Defesa Civil solicita ajustes em decreto de emergência de Santo Ângelo

O processo para o reconhecimento da situação de emergência em Santo Ângelo, assinado pelo prefeito Nívio Braz em 10 de março devido à forte estiagem, sofreu uma interrupção temporária. A Defesa Civil do Estado devolveu o documento à Prefeitura, apontando a necessidade de correções técnicas e inclusão de dados fundamentais para a homologação estadual e federal.
Embora o laudo da Emater tenha sido robusto no setor agrícola, conforme o apurado pela reportagem do Grupo Missões de Comunicação, foram identificadas lacunas que impedem o avanço do processo.
O decreto focou majoritariamente na área rural. A Secretaria Municipal de Desenvolvimento Social e Cidadania não registrou ações de socorro ou assistência às populações afetadas no perímetro urbano. Além disso, as áreas rurais atingidas pela seca não foram devidamente mapeadas por coordenadas geográficas, um requisito técnico padrão.
Para receber auxílio externo (recursos do Estado ou da União), o município precisa provar que já está investindo recursos próprios no combate à crise, como a perfuração de poços, abertura de bebedouros ou distribuição de cestas básicas e água potável.
O cenário no campo é crítico. Segundo o laudo da Emater que embasa o documento as perdas na produção variam entre 30% e 40%. O prejuízo financeiro estimado para a economia local é de R$ 95 milhões.

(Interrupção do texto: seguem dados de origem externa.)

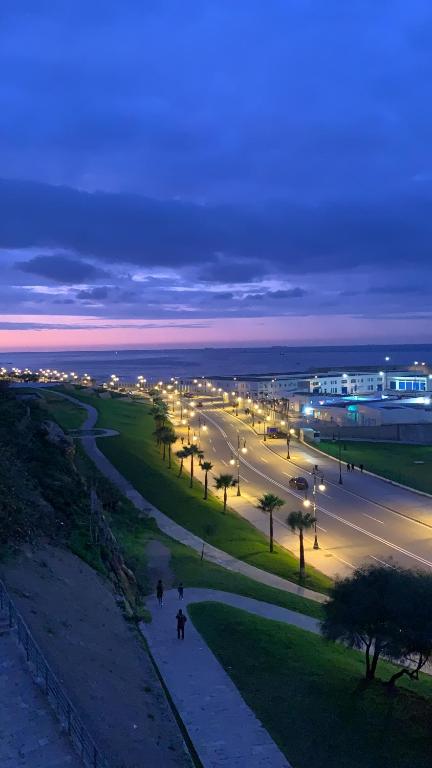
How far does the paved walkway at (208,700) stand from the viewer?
39.7ft

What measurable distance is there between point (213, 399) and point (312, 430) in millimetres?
54322

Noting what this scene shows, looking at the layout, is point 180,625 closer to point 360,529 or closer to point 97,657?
point 97,657

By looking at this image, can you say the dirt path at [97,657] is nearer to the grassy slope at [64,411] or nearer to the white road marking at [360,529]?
the white road marking at [360,529]

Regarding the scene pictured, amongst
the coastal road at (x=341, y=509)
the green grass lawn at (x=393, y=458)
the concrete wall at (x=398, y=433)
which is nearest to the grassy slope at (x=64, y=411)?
the coastal road at (x=341, y=509)

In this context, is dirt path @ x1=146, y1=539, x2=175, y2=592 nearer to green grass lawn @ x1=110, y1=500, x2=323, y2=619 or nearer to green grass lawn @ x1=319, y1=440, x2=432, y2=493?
green grass lawn @ x1=110, y1=500, x2=323, y2=619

“Ajustes desse tipo são comuns e fundamentais para garantir que a situação de emergência seja confirmada e o auxílio chegue de forma legal e organizada”, afirmou a Defesa Civil Regional.
O decreto tem validade de 180 dias. Agora, a administração municipal trabalha na atualização dos dados e na inclusão das evidências de assistência social e georreferenciamento para reencaminhar o texto ao Governo do Estado. Somente após a homologação estadual e o reconhecimento da União é que o município poderá acessar linhas de crédito especiais e recursos extraordinários para mitigar os efeitos da seca.